◆ **TEXTAUSZUG**
Es sind – inhaltlich – diese Konnotationen von Missstand und Verirrung und der Notwendigkeit einer Umkehr, die Godfrey Reggios experimentellen Dokumentarfilm Koyaanisqatsi bei Erscheinen 1982 zu einer Sensation für Fortschrittsskeptiker und eine – nicht erst rückblickend naiv anmutende – „Zurück zur Natur“-Idee gemacht haben mögen: Denn das Leben, das da als aus der Balance geraten gezeigt wird, ist die westliche Zivilisation, überwiegend identifiziert übrigens mit den USA, wahrgenommen in einer Zeitrafferperspektive. Ihr gegenüber gestellt wird in der Eingangssequenz eine Idylle, die vom Menschen unberührte Welt.

Das eigentlich Sensationelle ist nicht diese anders womöglich effizienter zu transportierende Idee. Es ist die – für das Zeitalter des Tonfilms – einzigartig kompromisslose filmische Umsetzung: Koyaanisqatsi kommt – abgesehen vom anfangs wiederholt gebrummelten Titel – ohne das gesprochene Wort aus, auch bildsynchrone Geräusche sind nur an einzelnen Stellen zu hören. Der Film ist eine gleichermaßen atemlose wie bildgewaltige Choreografie aus Dokumentaraufnahmen, wie sie heute gerne zitiert wird in den Werbespots von Fluggesellschaften, Internetdienstleis-tern und anderen Agenturen des globalisierten Erlebnisses, strukturiert durch die (beinahe) ununterbrochene Minimal Music von Philip Glass, der durch die Zusammenarbeit – übrigens sein Bruch mit der eigenen Maßgabe, keine Filmmusik zu schreiben – beträchtliche Popularität erlangte.

Reggio und Glass wiederholten ihre Zusammenarbeit bei der Fortsetzung Powwaqatsi sowie dem kürzeren Film gleicher Machart Anima Mundi. Vor einigen Jahren veröffentlichte der Komponist mit einigem Stolz erstmals eine Neuauflage der Musik, inklusive der bisher nicht auf dem Album erschienenen Teile.

Gleichermaßen gerahmt und vorangetrieben von Glass' typisch pulsierenden Keyboard- und Orchesterphrasen und quasi-gregorianischen Chören bekommen wir in damals ungewohnter Weise eigentlich zur Genüge Bekanntes zu sehen: Maschinen, Häuser, ameisengleich hastende Menschen, großstädtische Verkehrsströme oder auch Weltraumraketen, die kurz nach dem Start explodieren.

◆ **ZU PRÜFENDE DATEN**
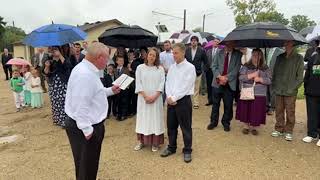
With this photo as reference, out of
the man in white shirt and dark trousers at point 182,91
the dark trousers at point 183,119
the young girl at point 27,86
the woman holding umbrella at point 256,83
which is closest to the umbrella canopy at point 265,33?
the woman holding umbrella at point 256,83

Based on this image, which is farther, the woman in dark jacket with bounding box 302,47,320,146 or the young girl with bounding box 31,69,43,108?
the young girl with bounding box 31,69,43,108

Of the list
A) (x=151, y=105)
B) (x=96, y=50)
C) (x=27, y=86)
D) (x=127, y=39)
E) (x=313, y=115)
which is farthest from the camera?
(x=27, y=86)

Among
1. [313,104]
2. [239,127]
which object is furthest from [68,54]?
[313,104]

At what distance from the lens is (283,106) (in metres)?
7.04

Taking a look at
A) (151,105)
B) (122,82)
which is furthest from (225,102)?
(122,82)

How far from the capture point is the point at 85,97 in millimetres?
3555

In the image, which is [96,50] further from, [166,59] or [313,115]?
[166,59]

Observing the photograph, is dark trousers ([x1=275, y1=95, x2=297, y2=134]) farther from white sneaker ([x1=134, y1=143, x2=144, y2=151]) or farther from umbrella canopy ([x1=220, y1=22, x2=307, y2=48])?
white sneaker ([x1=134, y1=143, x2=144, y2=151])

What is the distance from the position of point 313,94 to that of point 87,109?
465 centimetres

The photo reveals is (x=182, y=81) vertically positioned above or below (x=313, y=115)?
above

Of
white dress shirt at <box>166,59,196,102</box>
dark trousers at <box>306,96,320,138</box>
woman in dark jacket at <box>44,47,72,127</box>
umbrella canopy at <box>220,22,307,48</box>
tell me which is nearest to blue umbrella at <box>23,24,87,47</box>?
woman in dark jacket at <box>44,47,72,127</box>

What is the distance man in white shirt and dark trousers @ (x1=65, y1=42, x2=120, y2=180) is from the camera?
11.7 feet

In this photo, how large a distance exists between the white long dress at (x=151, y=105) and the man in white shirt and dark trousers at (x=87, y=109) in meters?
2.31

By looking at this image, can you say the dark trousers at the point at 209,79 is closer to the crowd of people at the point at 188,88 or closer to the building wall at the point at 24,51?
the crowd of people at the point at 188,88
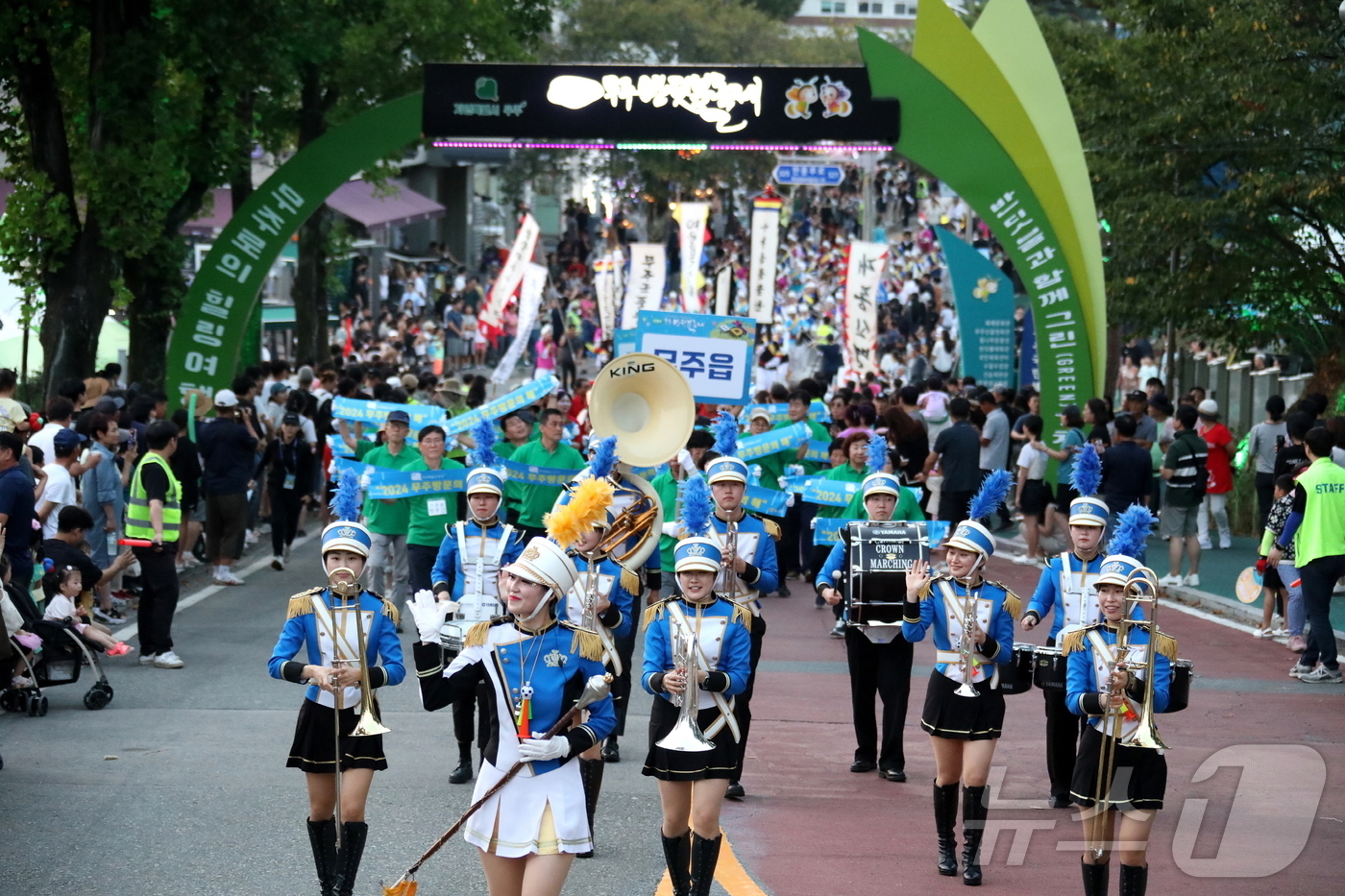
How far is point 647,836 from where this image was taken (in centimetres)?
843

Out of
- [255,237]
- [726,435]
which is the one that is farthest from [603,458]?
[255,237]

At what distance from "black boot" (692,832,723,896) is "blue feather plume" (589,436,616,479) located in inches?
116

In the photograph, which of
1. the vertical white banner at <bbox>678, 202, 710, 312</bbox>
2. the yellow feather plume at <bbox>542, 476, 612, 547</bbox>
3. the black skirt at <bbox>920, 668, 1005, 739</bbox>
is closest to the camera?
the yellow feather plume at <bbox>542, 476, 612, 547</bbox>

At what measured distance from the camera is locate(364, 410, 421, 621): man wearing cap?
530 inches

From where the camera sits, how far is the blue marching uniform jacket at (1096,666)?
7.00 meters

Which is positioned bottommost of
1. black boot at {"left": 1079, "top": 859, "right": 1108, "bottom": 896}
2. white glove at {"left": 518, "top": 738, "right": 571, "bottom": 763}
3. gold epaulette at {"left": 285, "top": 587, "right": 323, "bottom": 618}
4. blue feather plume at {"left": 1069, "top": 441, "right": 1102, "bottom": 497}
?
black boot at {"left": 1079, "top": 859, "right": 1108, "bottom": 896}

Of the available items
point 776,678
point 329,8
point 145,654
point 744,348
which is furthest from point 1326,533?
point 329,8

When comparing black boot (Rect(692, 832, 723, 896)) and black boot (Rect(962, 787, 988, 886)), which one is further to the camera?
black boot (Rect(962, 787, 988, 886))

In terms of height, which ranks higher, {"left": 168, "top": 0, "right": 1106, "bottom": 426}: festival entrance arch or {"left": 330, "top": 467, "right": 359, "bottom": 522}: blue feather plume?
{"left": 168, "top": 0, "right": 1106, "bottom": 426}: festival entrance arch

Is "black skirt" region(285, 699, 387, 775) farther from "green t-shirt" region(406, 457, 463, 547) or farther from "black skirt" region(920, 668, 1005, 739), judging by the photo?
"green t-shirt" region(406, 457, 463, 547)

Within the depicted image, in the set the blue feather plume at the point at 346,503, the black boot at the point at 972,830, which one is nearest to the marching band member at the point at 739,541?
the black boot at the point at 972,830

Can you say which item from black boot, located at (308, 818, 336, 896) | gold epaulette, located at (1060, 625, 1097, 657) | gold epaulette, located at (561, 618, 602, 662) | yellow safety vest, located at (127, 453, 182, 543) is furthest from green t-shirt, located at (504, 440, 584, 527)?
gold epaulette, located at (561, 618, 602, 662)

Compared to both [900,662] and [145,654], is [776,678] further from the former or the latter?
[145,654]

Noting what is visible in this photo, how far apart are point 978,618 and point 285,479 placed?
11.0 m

◆ **AUFGABENSTELLUNG**
Wie lautet die Stelle im Textauszug über Koyaanisqatsi von „Reggio und Glass“ bis einschließlich „Album erschienenen Teile.“? Zitiere sie wörtlich.

◆ **SCHRIFTLICHE ANTWORT**
Reggio und Glass wiederholten ihre Zusammenarbeit bei der Fortsetzung Powwaqatsi sowie dem kürzeren Film gleicher Machart Anima Mundi. Vor einigen Jahren veröffentlichte der Komponist mit einigem Stolz erstmals eine Neuauflage der Musik, inklusive der bisher nicht auf dem Album erschienenen Teile.